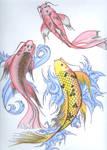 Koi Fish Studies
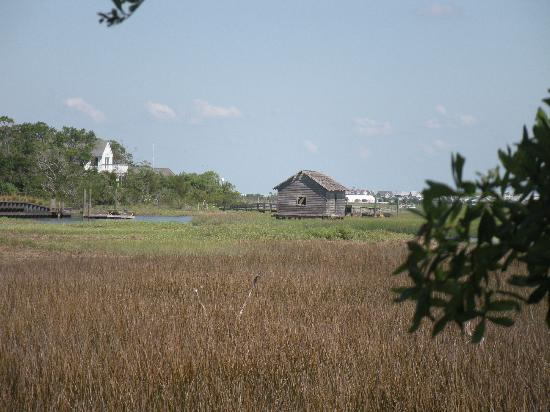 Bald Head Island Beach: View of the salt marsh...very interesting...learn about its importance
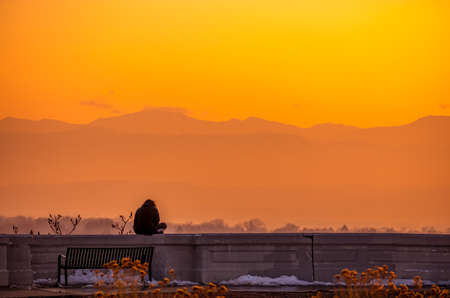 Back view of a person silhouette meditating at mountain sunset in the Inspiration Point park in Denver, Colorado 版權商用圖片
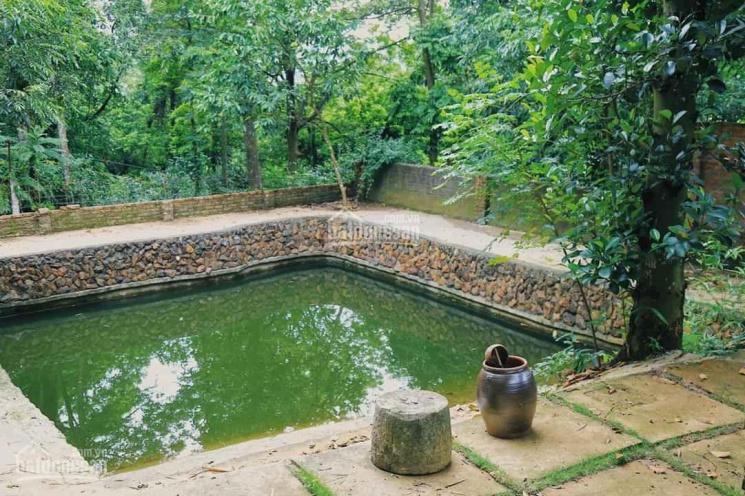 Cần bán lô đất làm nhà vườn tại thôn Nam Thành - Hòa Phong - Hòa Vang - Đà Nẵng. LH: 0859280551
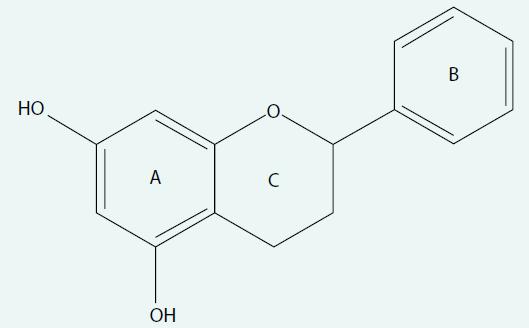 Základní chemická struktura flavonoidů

————————

## Task to carry out:
With pictures left out, extract the lines from the one containing "Bald Head Island" to the end of the material above, both included, exactly as written.

## Solution:
 Bald Head Island Beach: View of the salt marsh...very interesting...learn about its importance
 Back view of a person silhouette meditating at mountain sunset in the Inspiration Point park in Denver, Colorado 版權商用圖片
 Cần bán lô đất làm nhà vườn tại thôn Nam Thành - Hòa Phong - Hòa Vang - Đà Nẵng. LH: 0859280551
 Základní chemická struktura flavonoidů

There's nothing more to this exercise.